Отсюда возникла австрийская или Белокриницкая иерархия. В 1846 году два инока-начетчика Павел и Алимпий, после многих тщетных поисков „правильной” церкви, познакомились в Константинополе с бывшим Босно-сараевским митрополитом Амвросием, который, по причинам политического свойства (ревностное заступничество за свою паству), был отозван с епархии и проживал в Царьграде. После некоторых переговоров, Амвросий согласился переехать в Белокриницкий старообрядческий монастырь (в австрийской Буковине), где подвергся „исправлению” чрез миропомазание, на основании тщательно выработанных правил „о чиноприятии ереси“, и положил начало новой старообрядческой иерархии.

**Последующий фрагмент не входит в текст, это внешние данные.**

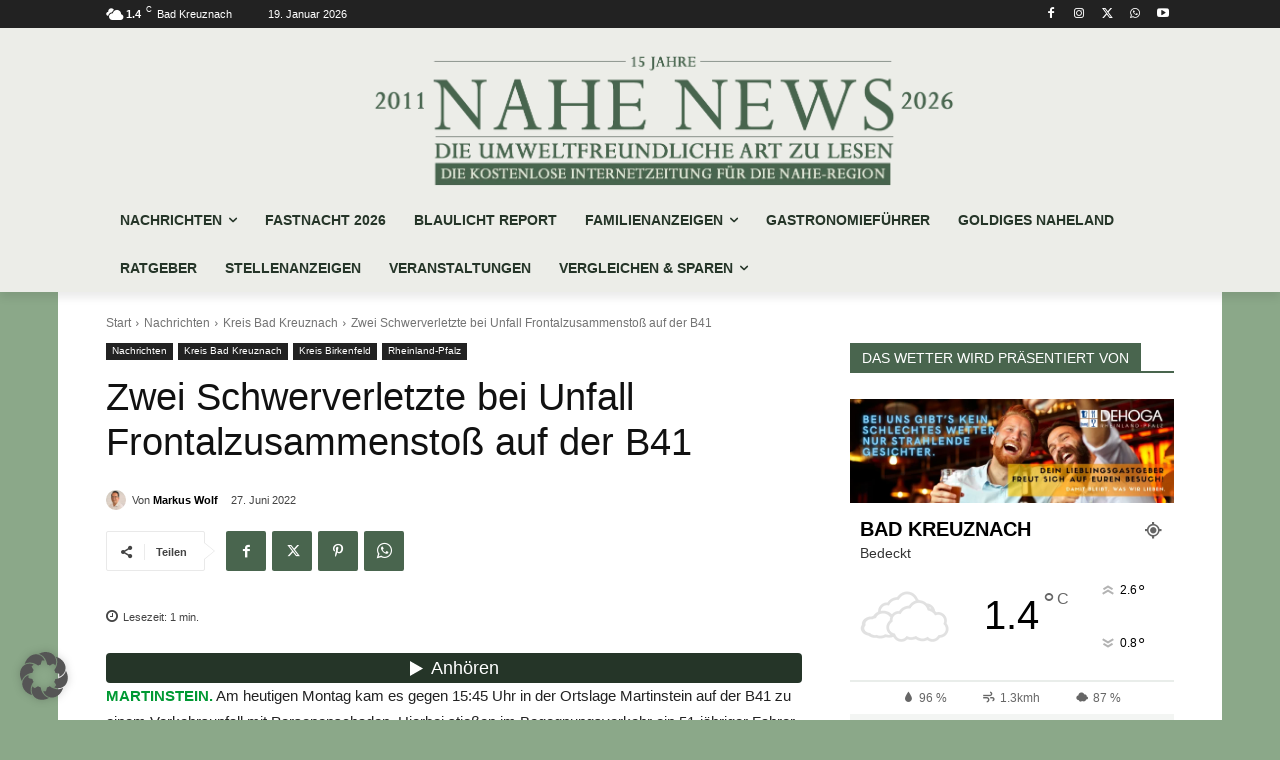

--- FILE ---
content_type: text/html; charset=utf-8
request_url: https://www.google.com/recaptcha/api2/aframe
body_size: 266
content:
<!DOCTYPE HTML><html><head><meta http-equiv="content-type" content="text/html; charset=UTF-8"></head><body><script nonce="lB-yCewsKJO4pzE1xgrw9w">/** Anti-fraud and anti-abuse applications only. See google.com/recaptcha */ try{var clients={'sodar':'https://pagead2.googlesyndication.com/pagead/sodar?'};window.addEventListener("message",function(a){try{if(a.source===window.parent){var b=JSON.parse(a.data);var c=clients[b['id']];if(c){var d=document.createElement('img');d.src=c+b['params']+'&rc='+(localStorage.getItem("rc::a")?sessionStorage.getItem("rc::b"):"");window.document.body.appendChild(d);sessionStorage.setItem("rc::e",parseInt(sessionStorage.getItem("rc::e")||0)+1);localStorage.setItem("rc::h",'1768820171019');}}}catch(b){}});window.parent.postMessage("_grecaptcha_ready", "*");}catch(b){}</script></body></html>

Так возникла и ныне существует Белокриницкая или иначе Австрийская иерархия, перенесенная в 1849 году и в Россию. Событие это вызвало в старообрядческом мире огромное движение, несколько „соборов “ и целую полемическую литературу, центром которой является личность и сан бывшего Босно-сараевского владыки. При этом прежде всего конечно возникал вопрос: действительно ли Амвросий, в то время, когда совершился его переход к старообрядцам, сохранял ещё ту благодать, которую в нем искал старообрядческий мир. То-есть — оставался ли он епископом, или, как уверяли его противники, вместе с епархией он был также лишен и епископского сана. Отголоски этого спора читатель найдет в своеобразном дипломатическом обращении казаков к константинопольскому патриарху, — которым начинается путешествие (гл. II), и которым оно заканчивается. Патриарх, как увидим, сохранил красноречивое молчание, и вопросные пункты уральских вопрошателей остались без ответа.
В результате движения, вызванного изложенным выше историческим событием, только часть старообрядцев признала новую иерархию. В другой части усилилось течение к единоверию, третья и самая, кажется многочисленная, — отвергла новый иерархический компромисс, как отвергла прежние, и осталась, со всем разнообразием раздробившихся „толков“ и „согласий”, при прежнем отрицании всех существующих церковных форм, и при прежних ожиданиях и надеждах на какие-то идеальные формы, более или менее „не от мира сего“.
К этим последним принадлежат и уральские „никудышники". В главе IX (стр. 68–74) читатель найдет чрезвычайно характерное, драгоценное свой автобиографической подлинностью и очень красноречивое изображение их настроения. На почве этой жгучей духовной жажды, которой, при всей её исключительности, нельзя отказать в большой искренности и глубине, и возникла легенда о сказочном „Беловодском царстве", в которой пламенная мечта непримиримого старообрядческого мира получила яко бы осуществление в качестве живой действительности.
Очень характерно, что возникновение этой легенды связывается с именем некоего Марка, инока Топезерской обители (Арханг. губ.). Лицо это несомненно, мифическое, но совпадение имен невольно напоминает о другом путешественнике венецианце Марко-Поло, объехавшем в XIII веке много восточных стран и оставившем описание своих скитаний, ни мало, кажется не фантастических для того времени, но теперь давно задернутых уже загадочной дымкой отдалённого прошлого. Есть еще одна черта, сближающая путешествия Марко-Поло с фантастическим сказанием Инока-Марка об его путешествии в Беловодии. По этому последнему сказанию, христианство в беловодском царстве процвело от проповеди апостола Фомы, и у Марко-Поло упоминается о стране, где жил и умер апостол Фома, признаваемый одинаково за святого и христианами и сарацинами[30]
. Без сомнения, этих совпадений недостаточно для точного определения источника данной легенды, но они придают все-таки некоторую вероятность предположению (высказанному мне Батюшковым), что отголоски путешествия умного венецианца могли отразиться отчасти на нашем сказании о скитаниях топезерского инока.